US 11,835,345 B2
Transportation vehicle routing
Garfield W. Vaughn, Southbury, CT (US); Yahi Chemlal, Brno (CZ); Syed Wahid, Brno (CZ); and Aaron K. Baughman, Research Triangle Park, NC (US)
Assigned to KYNDRYL, INC., New York, NY (US)
Filed by KYNDRYL, INC., New York, NY (US)
Filed on Jun. 27, 2019, as Appl. No. 16/454,892.
Prior Publication US 2020/0408546 A1, Dec. 31, 2020
Int. Cl.
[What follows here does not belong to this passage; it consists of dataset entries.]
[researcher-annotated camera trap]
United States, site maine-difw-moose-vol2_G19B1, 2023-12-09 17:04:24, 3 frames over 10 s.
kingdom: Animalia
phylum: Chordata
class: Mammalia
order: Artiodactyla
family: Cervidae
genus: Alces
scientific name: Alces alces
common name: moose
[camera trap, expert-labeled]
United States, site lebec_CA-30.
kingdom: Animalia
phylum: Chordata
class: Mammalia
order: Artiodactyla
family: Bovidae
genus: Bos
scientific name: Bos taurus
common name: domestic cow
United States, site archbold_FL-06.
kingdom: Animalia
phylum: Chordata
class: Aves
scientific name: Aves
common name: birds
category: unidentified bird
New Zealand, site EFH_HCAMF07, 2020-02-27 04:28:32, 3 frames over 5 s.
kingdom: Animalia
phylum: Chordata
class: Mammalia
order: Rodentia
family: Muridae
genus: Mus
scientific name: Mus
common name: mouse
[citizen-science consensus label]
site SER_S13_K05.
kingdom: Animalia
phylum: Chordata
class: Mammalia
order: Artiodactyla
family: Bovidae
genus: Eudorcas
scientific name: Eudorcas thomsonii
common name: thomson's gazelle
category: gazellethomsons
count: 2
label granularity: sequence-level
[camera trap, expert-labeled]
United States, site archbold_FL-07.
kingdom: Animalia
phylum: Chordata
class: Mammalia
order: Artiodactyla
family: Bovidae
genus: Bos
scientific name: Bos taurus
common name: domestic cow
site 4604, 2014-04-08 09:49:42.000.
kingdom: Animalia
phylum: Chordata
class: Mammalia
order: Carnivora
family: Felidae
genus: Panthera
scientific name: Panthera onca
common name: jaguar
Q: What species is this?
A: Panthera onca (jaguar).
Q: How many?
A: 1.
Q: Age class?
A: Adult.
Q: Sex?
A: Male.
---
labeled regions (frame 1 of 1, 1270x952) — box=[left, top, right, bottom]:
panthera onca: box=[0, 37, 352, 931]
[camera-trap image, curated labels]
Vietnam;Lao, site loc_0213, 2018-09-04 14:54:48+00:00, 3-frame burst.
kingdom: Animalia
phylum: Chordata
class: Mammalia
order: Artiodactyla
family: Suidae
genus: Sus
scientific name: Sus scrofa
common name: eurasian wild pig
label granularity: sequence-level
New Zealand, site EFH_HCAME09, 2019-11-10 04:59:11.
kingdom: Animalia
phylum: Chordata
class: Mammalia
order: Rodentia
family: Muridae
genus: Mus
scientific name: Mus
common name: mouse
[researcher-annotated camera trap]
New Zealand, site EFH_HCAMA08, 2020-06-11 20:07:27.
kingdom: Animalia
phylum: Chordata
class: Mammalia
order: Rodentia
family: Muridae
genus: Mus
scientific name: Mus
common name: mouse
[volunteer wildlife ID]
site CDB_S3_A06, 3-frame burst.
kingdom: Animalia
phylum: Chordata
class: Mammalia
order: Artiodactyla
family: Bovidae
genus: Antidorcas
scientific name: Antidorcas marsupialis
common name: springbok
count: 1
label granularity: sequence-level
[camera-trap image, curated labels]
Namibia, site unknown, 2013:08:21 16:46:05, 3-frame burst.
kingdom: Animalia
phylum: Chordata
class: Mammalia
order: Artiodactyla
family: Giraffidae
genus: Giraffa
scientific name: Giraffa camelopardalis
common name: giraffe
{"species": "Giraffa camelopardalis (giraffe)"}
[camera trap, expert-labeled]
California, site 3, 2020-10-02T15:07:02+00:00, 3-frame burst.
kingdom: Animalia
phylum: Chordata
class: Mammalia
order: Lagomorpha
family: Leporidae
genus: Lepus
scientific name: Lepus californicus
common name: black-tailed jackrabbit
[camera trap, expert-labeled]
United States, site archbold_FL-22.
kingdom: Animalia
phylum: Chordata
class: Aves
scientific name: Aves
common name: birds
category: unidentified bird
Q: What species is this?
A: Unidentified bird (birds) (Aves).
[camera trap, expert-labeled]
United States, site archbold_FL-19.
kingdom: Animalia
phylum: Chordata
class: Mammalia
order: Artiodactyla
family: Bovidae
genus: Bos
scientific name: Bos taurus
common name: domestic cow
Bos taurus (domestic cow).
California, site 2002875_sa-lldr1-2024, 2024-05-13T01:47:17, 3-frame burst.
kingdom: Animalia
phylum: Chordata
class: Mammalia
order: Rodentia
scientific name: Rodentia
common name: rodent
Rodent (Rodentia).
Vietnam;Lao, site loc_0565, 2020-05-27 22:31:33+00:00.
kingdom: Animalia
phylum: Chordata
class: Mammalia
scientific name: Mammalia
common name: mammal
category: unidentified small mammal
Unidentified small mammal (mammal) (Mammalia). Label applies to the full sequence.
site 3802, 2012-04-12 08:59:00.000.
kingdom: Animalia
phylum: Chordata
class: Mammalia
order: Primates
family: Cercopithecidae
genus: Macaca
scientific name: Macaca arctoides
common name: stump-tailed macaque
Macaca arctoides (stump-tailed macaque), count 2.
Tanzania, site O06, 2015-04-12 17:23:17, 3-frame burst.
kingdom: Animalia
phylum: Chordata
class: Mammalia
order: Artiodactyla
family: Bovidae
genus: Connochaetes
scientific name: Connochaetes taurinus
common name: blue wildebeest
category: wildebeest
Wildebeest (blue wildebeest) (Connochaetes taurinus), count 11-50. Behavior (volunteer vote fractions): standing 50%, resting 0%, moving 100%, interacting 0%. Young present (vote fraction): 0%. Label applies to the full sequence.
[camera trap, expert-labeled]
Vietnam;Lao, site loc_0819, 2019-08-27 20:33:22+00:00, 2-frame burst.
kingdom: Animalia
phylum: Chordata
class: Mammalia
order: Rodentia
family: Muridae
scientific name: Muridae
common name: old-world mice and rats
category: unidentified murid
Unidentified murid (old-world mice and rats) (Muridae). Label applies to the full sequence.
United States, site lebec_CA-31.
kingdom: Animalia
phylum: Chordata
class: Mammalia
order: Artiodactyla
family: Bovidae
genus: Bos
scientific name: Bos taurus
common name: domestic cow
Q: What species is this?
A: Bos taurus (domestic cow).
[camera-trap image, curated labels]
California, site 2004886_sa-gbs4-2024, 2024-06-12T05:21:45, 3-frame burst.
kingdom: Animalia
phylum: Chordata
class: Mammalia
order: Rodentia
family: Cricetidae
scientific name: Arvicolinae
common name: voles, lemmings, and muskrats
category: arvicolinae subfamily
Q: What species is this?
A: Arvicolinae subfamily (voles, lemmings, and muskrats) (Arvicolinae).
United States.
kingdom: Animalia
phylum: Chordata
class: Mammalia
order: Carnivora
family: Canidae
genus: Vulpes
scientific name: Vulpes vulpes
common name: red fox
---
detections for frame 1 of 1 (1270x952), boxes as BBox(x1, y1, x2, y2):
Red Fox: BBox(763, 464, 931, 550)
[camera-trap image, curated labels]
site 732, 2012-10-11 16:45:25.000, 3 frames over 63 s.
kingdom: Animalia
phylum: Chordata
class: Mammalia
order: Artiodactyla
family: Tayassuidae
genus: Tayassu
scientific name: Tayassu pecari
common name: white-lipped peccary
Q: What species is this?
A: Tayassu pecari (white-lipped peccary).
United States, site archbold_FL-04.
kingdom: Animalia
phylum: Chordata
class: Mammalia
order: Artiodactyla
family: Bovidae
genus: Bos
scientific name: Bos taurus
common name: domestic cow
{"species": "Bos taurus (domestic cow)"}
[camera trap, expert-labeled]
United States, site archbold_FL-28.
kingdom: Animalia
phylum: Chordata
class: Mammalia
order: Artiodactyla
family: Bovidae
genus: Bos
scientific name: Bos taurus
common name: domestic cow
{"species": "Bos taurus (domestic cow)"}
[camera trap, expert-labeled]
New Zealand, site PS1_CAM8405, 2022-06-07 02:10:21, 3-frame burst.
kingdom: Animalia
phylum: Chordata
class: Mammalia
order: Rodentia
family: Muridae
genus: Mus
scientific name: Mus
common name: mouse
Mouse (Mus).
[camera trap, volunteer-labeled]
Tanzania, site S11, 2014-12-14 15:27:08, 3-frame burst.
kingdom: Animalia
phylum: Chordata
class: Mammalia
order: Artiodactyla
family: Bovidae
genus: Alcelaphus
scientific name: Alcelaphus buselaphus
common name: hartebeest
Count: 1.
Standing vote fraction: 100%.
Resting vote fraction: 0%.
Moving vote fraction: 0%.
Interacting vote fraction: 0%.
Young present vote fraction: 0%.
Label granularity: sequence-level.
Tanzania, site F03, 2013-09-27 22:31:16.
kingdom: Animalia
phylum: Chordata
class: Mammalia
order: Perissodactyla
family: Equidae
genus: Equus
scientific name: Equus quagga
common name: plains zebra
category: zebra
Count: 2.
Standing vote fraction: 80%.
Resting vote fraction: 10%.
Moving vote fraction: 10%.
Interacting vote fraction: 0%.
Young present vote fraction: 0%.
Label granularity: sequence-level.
G01C 21/34 (2006.01); H04W 4/029 (2018.01); G01C 21/36 (2006.01)
CPC G01C 21/3423 (2013.01) [G01C 21/3484 (2013.01); H04W 4/029 (2018.02); G01C 21/3685 (2013.01)] 17 Claims
OG exemplary drawing
 
1. A computer implemented method comprising:
determining a current transportation mode of a user with use of data of a user passenger vehicle associated to the user and data of a user auxiliary passenger vehicle associated to the user, wherein the user passenger vehicle is capable of carrying the user auxiliary vehicle, and wherein the user auxiliary vehicle is configured to be hand carried by the user;
evaluating a current route of the user in dependence on the current transportation mode of the user as determined by the determining; and
providing one or more output in dependence on the evaluating, wherein the method includes iteratively performing the determining and the evaluating,
wherein:
the evaluating during a first earlier instance of the evaluating includes updating the current route of the user as a single mode user passenger vehicle transportation route, and wherein
the evaluating during a second later instance of the evaluating includes updating of the current route of the user as a multimode transportation route in which the user travels partially in a user passenger vehicle transportation mode and partially in a user auxiliary vehicle transportation mode,
wherein the iteration includes (i) evaluating candidate routes commencing from a current location of the user, and (ii) selecting one of the candidate routes from (i), wherein the evaluating of candidate routes (i) includes applying a criteria having one or more factor selected from the group consisting of RF1, RF2, RF3, and RF4, where RF1 is a predicted destination arrival time associated with each respective candidate route of the candidate routes, where RF2 is a predicted comfort level associated with each respective route of the candidate routes, in dependence on a predicted comfort level of the user when travelling according to the respective candidate route, where RF3 is a predicted physical exhaustion factor associated to the route in dependence on a predicted physical exhaustion level of the user when travelling according to the candidate route, and where RF4 is a current route factor which biases the selection of candidate routes in favor of re-selecting a current route.